Harry let that sink in for a moment. "Fifteen pints of-there isn't that much blood in a person's body. You couldn't get that much even if you killed them and bled them dry."
"Exactly," Ron said. "Oh, I forgot: it has to be fifteen pints, willingly given."
Harry thought instantly of Malfoy when they were twelve or thirteen, how nearly every sentence he'd spoken had begun with My father this or My father that. And things became clear in his mind. "What you're saying is that when Malfoy was little, Lucius bled him?"
"He must have been really young when Lucius did it," Ron said grimly, "because he doesn't have any memory of it having happened."
"Any evidence of a Memory Charm?"
"None that we can find."
Harry nodded slowly. "So that's what was in the safe deposit box? Fifteen pints of Malfoy's blood?"
"Yeah."
"Lucius couldn't have possibly known what he would do with all that blood when he took it, though."
"I had Terry talk to Aubrey Chisholm, the Ministry Potions expert," Ron said. "Apparently there are lots of things Lucius could have used that blood for, the majority of them not very pleasant."
"But Malfoy hero-worshipped his father," Harry said. "Remember how he was when we were at school? If Lucius asked him for blood, he would have slit his wrists and asked how much."
"Usually you take someone's blood to gain an advantage over them," Ron said.

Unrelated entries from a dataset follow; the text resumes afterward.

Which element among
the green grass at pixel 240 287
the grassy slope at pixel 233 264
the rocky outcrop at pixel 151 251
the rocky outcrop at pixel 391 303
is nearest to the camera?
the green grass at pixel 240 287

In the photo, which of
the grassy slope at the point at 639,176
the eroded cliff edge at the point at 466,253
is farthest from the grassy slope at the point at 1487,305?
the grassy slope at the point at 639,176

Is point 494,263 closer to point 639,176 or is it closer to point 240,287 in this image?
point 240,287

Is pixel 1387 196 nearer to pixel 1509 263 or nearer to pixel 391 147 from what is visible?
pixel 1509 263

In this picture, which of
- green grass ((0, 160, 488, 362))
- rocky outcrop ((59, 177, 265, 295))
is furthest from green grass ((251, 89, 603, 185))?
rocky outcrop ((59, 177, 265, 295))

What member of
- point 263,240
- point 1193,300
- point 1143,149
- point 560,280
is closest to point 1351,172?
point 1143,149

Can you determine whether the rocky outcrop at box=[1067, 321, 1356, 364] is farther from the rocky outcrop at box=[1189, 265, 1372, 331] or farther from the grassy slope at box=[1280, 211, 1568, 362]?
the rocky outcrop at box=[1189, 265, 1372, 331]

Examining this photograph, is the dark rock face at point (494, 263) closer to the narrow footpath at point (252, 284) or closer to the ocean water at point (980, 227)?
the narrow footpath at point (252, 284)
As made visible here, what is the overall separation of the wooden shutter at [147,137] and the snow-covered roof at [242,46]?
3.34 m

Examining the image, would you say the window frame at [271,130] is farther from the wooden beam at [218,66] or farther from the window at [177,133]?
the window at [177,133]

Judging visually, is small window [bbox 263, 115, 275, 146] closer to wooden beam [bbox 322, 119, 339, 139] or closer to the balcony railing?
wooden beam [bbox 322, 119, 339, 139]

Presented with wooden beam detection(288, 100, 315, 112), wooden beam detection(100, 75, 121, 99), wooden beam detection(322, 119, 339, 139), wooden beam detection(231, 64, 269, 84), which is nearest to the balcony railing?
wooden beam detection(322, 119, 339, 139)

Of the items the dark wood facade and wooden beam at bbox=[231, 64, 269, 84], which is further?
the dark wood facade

Harry thought of fourth year, when Pettigrew had taken his blood so that Voldemort could regain a body-blood of the enemy, forcibly taken-and nodded.
"Lucius might not have known what he was going to do with the blood then, but Malfoy was his heir. Malfoy might have done everything Lucius wanted when he was little, but once he got older, if he tried to stray from what Lucius wanted . . ."
Harry shuddered involuntarily. "Where is he now? Lucius, I mean."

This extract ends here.